Article:
------------

Trustmi Talks

Where Cybersecurity and Fintech Meet: 4 Trends for 2024

The Trustketeer
10 min
Cybersecurity and Fintech Trends for 2024
Cybersecurity and Fintech Trends for 2024

As 2024 rapidly approaches, we’re seeing that the field of cybersecurity is evolving rapidly in a number of areas that are in dire need of more comprehensive protection. Cyberattacks are everywhere these days, popping up in the news so frequently it’s unsettling, and these threats are posing major challenges to current security approaches.  Similarly, Fintech has exploded in recent years in every direction, evolving at a break-neck pace. New financial tools are disrupting traditional business models and creating new opportunities for enterprises and individuals alike.  

But one of the most interesting developments is the intersection of cybersecurity and fintech. These two disciplines naturally go together. Fintech technologies support and enable financial services spanning the gamut from banking to financial transactions and everything in between. Because there’s so much money at stake in fintech, cybersecurity is absolutely essential to protecting these financial tools and activities. Similarly, cybersecurity developed in large part as a response to scams resulting in financial losses. In a way, the two disciplines are interdependent.  

Trustmi sits at the confluence of cybersecurity and fintech, and our collective experience is deeply rooted in both. It is for that reason we decided to examine trends for 2024 through a lens that considers how both disciplines intersect with and influence each other. On that note, below are some of the primary trends we expect to see emerge, evolve, and explode in 2024 at the convergence of cybersecurity and fintech.

------------

(Questions on scene geometry)
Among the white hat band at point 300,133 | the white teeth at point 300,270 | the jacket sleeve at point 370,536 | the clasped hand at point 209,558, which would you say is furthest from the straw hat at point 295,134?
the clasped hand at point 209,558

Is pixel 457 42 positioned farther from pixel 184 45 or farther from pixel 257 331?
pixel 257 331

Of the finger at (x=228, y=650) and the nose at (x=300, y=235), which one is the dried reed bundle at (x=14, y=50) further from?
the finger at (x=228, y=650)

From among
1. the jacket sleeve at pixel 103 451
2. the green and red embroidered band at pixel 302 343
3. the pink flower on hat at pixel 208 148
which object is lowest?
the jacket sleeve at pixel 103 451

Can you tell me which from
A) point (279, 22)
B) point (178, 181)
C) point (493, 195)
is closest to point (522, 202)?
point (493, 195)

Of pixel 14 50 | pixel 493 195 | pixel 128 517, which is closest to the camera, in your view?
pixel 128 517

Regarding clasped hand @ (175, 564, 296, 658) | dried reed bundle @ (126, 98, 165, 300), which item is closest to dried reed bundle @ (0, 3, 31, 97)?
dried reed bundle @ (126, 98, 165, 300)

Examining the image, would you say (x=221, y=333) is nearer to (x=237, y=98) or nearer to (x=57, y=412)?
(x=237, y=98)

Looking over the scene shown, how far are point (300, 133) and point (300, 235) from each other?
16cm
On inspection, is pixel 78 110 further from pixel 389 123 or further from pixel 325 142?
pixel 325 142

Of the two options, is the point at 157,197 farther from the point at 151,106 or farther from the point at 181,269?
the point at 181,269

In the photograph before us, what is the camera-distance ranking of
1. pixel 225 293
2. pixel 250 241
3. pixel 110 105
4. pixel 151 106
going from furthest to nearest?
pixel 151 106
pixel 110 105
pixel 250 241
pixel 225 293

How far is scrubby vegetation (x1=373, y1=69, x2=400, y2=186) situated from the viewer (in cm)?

------------

Set task 1:
Write out the passage of the fintech trends article above, everything from "Trustmi sits at" down to "convergence of cybersecurity and fintech.".
Set task 2:
According to the fintech trends article, cybersecurity developed in large part as a response to what?

Correct answer 1:
Trustmi sits at the confluence of cybersecurity and fintech, and our collective experience is deeply rooted in both. It is for that reason we decided to examine trends for 2024 through a lens that considers how both disciplines intersect with and influence each other. On that note, below are some of the primary trends we expect to see emerge, evolve, and explode in 2024 at the convergence of cybersecurity and fintech.

Correct answer 2:
Scams resulting in financial losses.